Akyüz was the Adana correspondent for Azadiya Welat (Homeland’s Freedom). According to a letter he sent to the independent news website Bianet in March 2016, in addition to his reporting job with Azadiya Welat, the journalist was helping with the newspaper’s distribution as well as the distribution of another pro-Kurdish daily, Özgür Gündem, in the region. Occasionally, the letter said, Akyüz reported for the pro-Kurdish Dicle News Agency, in Kurdish. All three media outlets were shut down on October 29, 2016, by an emergency decree that accused them of having ties to terrorist organizations and representing a threat to national security.

Akyüz was initially charged with aiding the banned Union of Communities in Kurdistan, or KCK, an umbrella group of pro-Kurdish organizations that includes the Kurdistan Workers Party, or PKK. Authorities cited as evidence his possession of banned newspapers and his presence at a May Day demonstration in İzmir. He was later convicted of membership in an armed terrorist organization, the PKK, and sentenced to 12 years in prison, Akyüz wrote in the letter to Bianet

Authorities publicly claim that the pro-Kurdish media are aligned with the PKK and the KCK. The government says the journalists produce propaganda in favor of the banned organizations.

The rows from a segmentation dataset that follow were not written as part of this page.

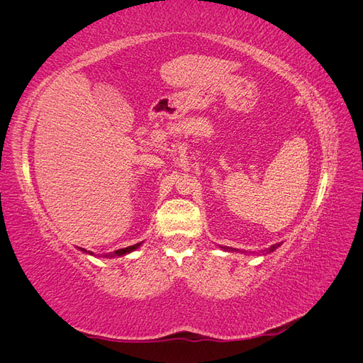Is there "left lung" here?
<instances>
[{
  "label": "left lung",
  "instance_id": "obj_1",
  "mask_svg": "<svg viewBox=\"0 0 363 363\" xmlns=\"http://www.w3.org/2000/svg\"><path fill=\"white\" fill-rule=\"evenodd\" d=\"M281 244H283V242H279V244H274V245H271L269 248L263 250V251H262V255H269V252H272L274 250H277V248H279ZM221 248H223V250H225V251H235V252H236V251H239V250H236V248H232V247H221ZM240 252H244V251H240Z\"/></svg>",
  "mask_w": 363,
  "mask_h": 363
}]
</instances>
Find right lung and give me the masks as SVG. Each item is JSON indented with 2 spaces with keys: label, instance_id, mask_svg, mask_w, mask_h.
<instances>
[{
  "label": "right lung",
  "instance_id": "right-lung-1",
  "mask_svg": "<svg viewBox=\"0 0 363 363\" xmlns=\"http://www.w3.org/2000/svg\"><path fill=\"white\" fill-rule=\"evenodd\" d=\"M140 245H142V242H139V244H135V245H130V247H127V248H121V250H116V251H113V252H108V255H106L104 257H116V256H125V255H128V252H131V251L138 250ZM79 250H80V251H83V252H86V255H92V256H94V252H92V251H87V250H84V248H79Z\"/></svg>",
  "mask_w": 363,
  "mask_h": 363
}]
</instances>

A 2012 trial in Adana made national news when the judge refused to allow Akyüz and other defendants to offer statements in their native Kurdish. In his March 2016 letter to Bianet, the journalist said he was never allowed to testify in court. A June 2014 report by the Organization for Security and Cooperation in Europe (OSCE) also found that court officials withheld case documents from Akyüz’s lawyer for more than a year.

In September 2018, Akyüz’s lawyer Vedat Özkan told CPJ that the Constitutional Court rejected his appeal. 

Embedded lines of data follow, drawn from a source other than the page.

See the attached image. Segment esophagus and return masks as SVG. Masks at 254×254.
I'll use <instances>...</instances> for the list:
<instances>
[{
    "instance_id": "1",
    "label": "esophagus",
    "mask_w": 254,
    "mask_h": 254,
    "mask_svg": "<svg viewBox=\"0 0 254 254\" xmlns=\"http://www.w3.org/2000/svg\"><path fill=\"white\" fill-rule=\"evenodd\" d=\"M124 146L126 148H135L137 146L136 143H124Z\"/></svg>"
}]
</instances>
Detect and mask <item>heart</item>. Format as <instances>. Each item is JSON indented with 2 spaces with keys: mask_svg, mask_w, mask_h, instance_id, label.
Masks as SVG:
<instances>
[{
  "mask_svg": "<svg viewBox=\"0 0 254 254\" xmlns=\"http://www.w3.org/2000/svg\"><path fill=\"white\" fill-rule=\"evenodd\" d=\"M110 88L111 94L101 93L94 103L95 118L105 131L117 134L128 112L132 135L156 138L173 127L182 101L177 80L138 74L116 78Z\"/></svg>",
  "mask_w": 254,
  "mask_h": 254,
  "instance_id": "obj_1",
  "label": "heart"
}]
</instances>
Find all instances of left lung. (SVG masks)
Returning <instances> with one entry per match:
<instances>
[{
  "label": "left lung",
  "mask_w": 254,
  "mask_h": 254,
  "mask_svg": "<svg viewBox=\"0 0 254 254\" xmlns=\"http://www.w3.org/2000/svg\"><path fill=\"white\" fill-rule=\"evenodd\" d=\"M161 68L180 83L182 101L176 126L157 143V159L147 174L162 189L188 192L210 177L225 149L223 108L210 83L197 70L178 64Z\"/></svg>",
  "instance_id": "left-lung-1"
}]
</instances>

The journalist is also serving a sentence for a separate conviction of “making propaganda for a [terrorist] organization” (the PKK), Özkan told CPJ in November 2019. The lawyer said that in that case, a court sentenced the journalist to three years and one month in prison in either 2003 or 2004. He added that he did not have further documents or information on the case.

Özkan has told CPJ that Akyüz should have been eligible for release in late December 2019. However, the journalist was sentenced to an additional six years and three months in prison for “being a member of a [terrorist] organization”–the KCK/PKK–on December 10, 2019, according to reports. Akyüz was convicted as part of a joint trial with 96 defendants based on the 2008 crackdown on mostly Kurdish politicians, according to those reports, which said the journalist planned to file an appeal.

Added to his previous sentences of 12 years, and three years and one month, this brings Özkan’s cumulative sentence to 21 years and four months.

Akyüz is held in High Security Prison 2 in the western city of Izmir, his lawyer said. Özkan told CPJ in September 2022 via messaging app that his client’s health remains satisfactory, he is allowed to receive and send mail and has access to newspapers, and his family and lawyers are allowed to visit.

CPJ emailed the Turkish Ministry of Justice in October 2022 for comment but did not receive any reply.